#### [GIVEN REQUEST]
In this exercise, return the whole listing exactly, excluding any images.

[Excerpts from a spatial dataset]
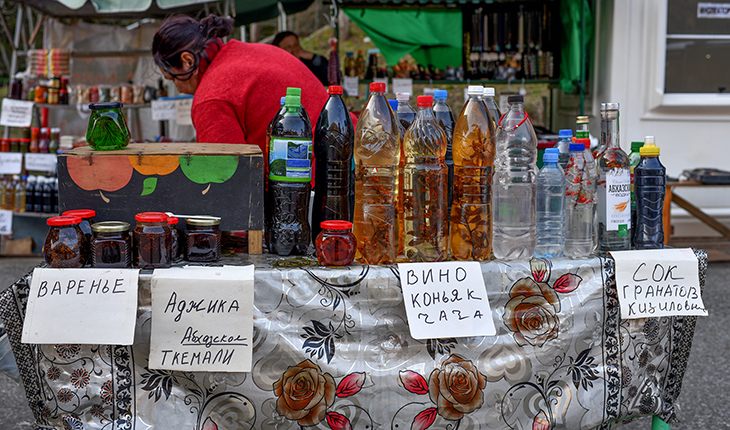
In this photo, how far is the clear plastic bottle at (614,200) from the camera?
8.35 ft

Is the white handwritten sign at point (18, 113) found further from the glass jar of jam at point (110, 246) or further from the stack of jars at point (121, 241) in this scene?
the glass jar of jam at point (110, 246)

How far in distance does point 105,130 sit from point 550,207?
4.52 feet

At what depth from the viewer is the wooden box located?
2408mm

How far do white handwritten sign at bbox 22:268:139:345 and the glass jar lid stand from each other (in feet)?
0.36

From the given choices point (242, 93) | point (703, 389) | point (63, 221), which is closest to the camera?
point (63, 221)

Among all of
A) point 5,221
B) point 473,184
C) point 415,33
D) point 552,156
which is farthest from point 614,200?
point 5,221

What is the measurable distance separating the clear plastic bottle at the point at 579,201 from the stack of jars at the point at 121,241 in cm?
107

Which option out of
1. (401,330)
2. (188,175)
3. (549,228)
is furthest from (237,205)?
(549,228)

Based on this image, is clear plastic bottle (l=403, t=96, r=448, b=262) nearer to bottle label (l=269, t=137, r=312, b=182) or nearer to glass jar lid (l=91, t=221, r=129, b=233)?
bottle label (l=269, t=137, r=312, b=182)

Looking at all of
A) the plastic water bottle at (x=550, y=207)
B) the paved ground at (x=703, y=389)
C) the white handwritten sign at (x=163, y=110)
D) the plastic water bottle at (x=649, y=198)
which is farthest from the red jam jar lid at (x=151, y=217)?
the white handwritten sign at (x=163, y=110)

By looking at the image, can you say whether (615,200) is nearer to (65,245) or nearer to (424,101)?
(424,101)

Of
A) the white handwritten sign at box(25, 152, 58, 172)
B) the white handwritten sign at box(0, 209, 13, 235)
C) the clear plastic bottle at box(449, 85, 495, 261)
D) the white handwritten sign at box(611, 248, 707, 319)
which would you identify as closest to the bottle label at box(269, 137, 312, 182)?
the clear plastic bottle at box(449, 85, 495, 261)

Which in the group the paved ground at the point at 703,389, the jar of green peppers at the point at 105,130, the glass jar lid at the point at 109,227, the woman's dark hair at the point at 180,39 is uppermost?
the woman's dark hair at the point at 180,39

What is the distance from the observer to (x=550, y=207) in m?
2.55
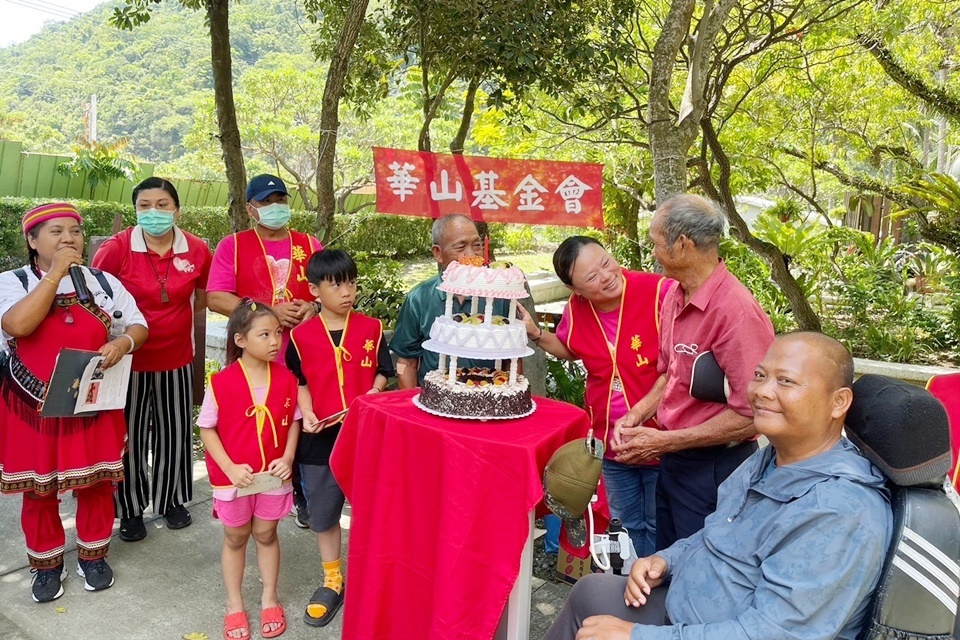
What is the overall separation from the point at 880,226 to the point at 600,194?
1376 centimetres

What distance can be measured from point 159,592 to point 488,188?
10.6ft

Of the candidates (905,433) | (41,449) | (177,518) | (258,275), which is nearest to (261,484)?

#### [SOLUTION FOR THIS EXERCISE]
In this photo, how far is the clear plastic bottle at (614,200) from the camera?
8.35 ft

Is the white handwritten sign at point (18, 113) found further from the glass jar of jam at point (110, 246) or further from the stack of jars at point (121, 241) in this scene?
the glass jar of jam at point (110, 246)

How far in distance does point 105,130 sit from point 550,207?
4.52 feet

At what depth from the viewer is the wooden box located?
2408mm

How far do white handwritten sign at bbox 22:268:139:345 and the glass jar lid stand from each other (in feet)?
0.36

From the given choices point (242, 93) | point (703, 389) | point (63, 221), which is closest to the camera?
point (63, 221)

Among all of
A) point 5,221
B) point 473,184
C) point 415,33
D) point 552,156
which is farthest from point 614,200?
point 5,221

What is the measurable distance separating the clear plastic bottle at the point at 579,201 from the stack of jars at the point at 121,241 in cm?
107

Which option out of
1. (401,330)
2. (188,175)
3. (549,228)
is furthest from (237,205)?
(549,228)

Based on this image, is clear plastic bottle (l=403, t=96, r=448, b=262) nearer to bottle label (l=269, t=137, r=312, b=182) or nearer to glass jar lid (l=91, t=221, r=129, b=233)?
bottle label (l=269, t=137, r=312, b=182)

Looking at all of
A) the plastic water bottle at (x=550, y=207)
B) the paved ground at (x=703, y=389)
C) the white handwritten sign at (x=163, y=110)
D) the plastic water bottle at (x=649, y=198)
which is farthest from the red jam jar lid at (x=151, y=217)?
the white handwritten sign at (x=163, y=110)

By looking at the image, can you say whether (615,200) is nearer to (65,245) or nearer to (424,101)?
(424,101)

Of
A) the white handwritten sign at box(25, 152, 58, 172)
B) the white handwritten sign at box(0, 209, 13, 235)
C) the clear plastic bottle at box(449, 85, 495, 261)
D) the white handwritten sign at box(611, 248, 707, 319)
which would you identify as closest to the bottle label at box(269, 137, 312, 182)?
the clear plastic bottle at box(449, 85, 495, 261)

Which in the group the paved ground at the point at 703,389, the jar of green peppers at the point at 105,130, the glass jar lid at the point at 109,227, the woman's dark hair at the point at 180,39 is uppermost?
the woman's dark hair at the point at 180,39

What is the distance from the observer to (x=550, y=207) in m?
2.55
What is the overall separation from the point at 880,226 to the point at 600,194?
1376 centimetres

What distance can be measured from point 159,592 to point 488,188?
10.6ft

Of the candidates (905,433) | (41,449) | (177,518) | (258,275), which is nearest to (261,484)?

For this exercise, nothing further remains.